Until better mechanisms are established for contributing patented IP
to reciprocal-license pools, the policy in draft at W3C seems to me
eminently defensible: take some appropriate measure to guarantee
(selective) non-enforcement of patents which legally encumber open
That's what WASP advocated in response to the Microsoft CSS-related
patent; that's what Tim Bray and others advocated in response to
the Sun XPointer patent. That's what IBM is (apparently) being
forced to do in connection with the ebXML (CPP/CPA) patents. I've
called this "Patent non-proliferation and disarmament" in honor of
the label "defensive" patent portfolios.
I know several individuals who have been awarded software patents,
and all, to a person, agrees that the patent system in the US is
badly broken.

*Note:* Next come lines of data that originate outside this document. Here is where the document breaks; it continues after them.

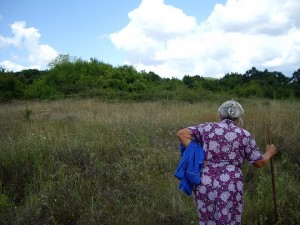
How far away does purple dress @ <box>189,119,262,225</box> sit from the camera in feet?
10.8

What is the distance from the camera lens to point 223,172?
3.31 metres

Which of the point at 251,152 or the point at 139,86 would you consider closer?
the point at 251,152

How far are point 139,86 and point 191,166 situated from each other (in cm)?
2760

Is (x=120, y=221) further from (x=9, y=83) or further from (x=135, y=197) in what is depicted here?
(x=9, y=83)

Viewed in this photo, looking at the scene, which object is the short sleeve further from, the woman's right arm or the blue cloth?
the blue cloth

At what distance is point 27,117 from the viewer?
34.9 ft

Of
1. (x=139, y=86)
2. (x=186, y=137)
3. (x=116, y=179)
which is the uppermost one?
(x=139, y=86)

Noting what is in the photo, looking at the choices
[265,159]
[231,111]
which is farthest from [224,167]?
[231,111]

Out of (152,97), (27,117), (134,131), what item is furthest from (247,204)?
(152,97)

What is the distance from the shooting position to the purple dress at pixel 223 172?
3.29 meters

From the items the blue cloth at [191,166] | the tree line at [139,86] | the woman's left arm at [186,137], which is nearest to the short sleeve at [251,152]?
the blue cloth at [191,166]

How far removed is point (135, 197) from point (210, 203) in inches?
78.6

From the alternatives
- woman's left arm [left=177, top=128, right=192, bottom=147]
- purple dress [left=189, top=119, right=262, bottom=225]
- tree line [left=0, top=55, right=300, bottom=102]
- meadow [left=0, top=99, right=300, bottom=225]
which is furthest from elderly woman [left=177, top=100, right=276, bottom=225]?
tree line [left=0, top=55, right=300, bottom=102]

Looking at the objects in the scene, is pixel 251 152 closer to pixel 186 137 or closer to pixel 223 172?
pixel 223 172
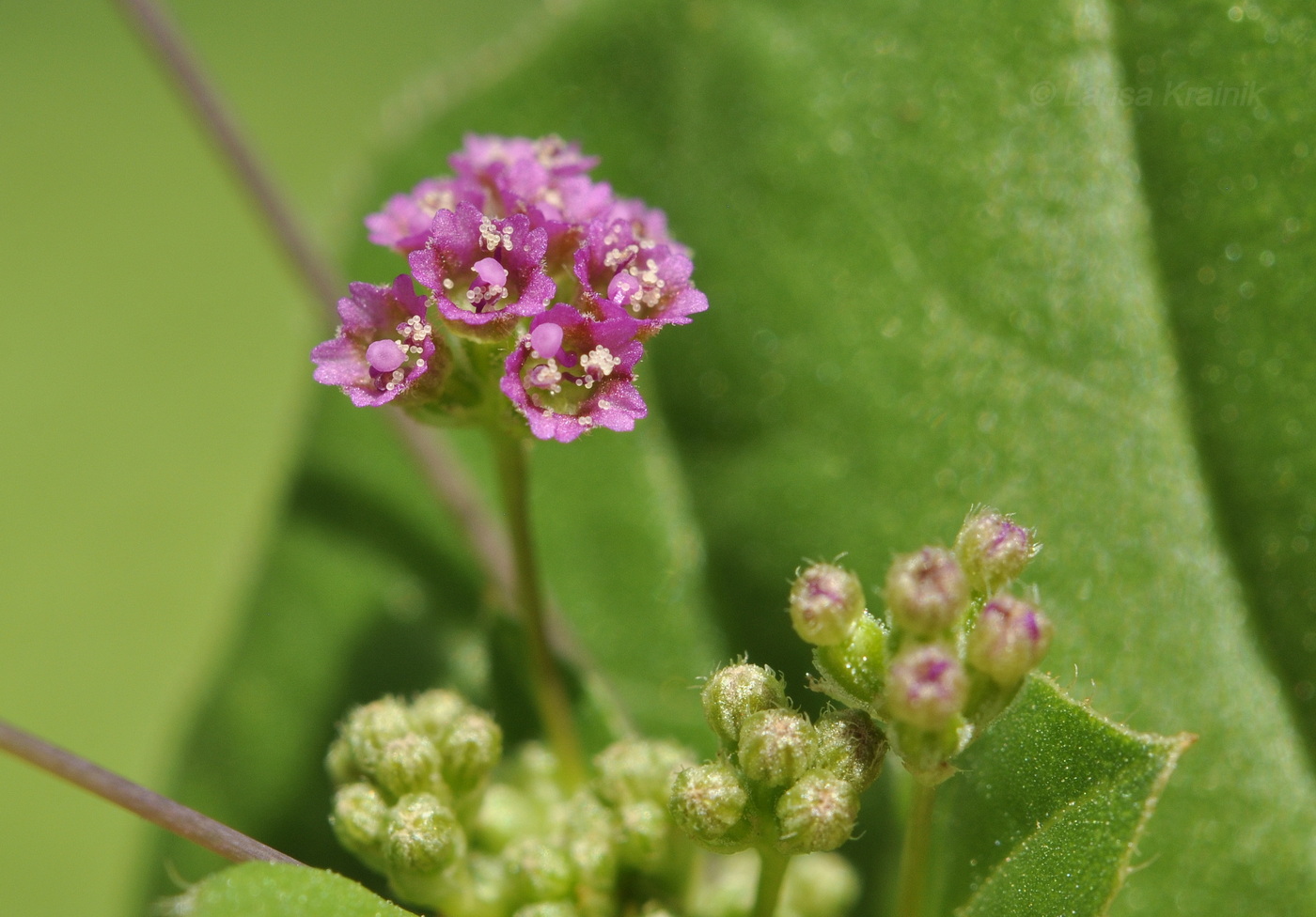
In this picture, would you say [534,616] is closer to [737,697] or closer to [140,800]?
[737,697]

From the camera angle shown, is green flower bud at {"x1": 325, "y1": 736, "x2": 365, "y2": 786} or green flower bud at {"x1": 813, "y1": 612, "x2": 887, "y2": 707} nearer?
green flower bud at {"x1": 813, "y1": 612, "x2": 887, "y2": 707}

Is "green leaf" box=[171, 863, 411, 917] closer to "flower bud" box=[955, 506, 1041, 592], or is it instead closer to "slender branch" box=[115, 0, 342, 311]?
"flower bud" box=[955, 506, 1041, 592]

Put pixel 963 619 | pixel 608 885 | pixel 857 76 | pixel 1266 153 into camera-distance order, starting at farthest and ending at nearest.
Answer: pixel 857 76, pixel 1266 153, pixel 608 885, pixel 963 619

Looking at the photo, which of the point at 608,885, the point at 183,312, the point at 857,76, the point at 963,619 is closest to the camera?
the point at 963,619

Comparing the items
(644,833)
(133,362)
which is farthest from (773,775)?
(133,362)

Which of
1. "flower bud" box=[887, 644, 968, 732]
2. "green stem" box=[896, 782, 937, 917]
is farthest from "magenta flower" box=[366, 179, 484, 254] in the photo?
"green stem" box=[896, 782, 937, 917]

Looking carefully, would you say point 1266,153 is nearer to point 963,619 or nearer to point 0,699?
point 963,619

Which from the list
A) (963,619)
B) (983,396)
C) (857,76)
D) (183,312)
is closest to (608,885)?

What do you think?
You would serve the interests of your readers better by identifying
good/bad arguments than by characterizing a document as reflecting
a polarized kind of "thinking." If you think RAND-licensed patents
are a good idea within the framework of Internet (open) standards,
-- in fundamental disagreement with W3C's draft RF policy and in
fundamental disagreement with Lessig, please say so and explain why.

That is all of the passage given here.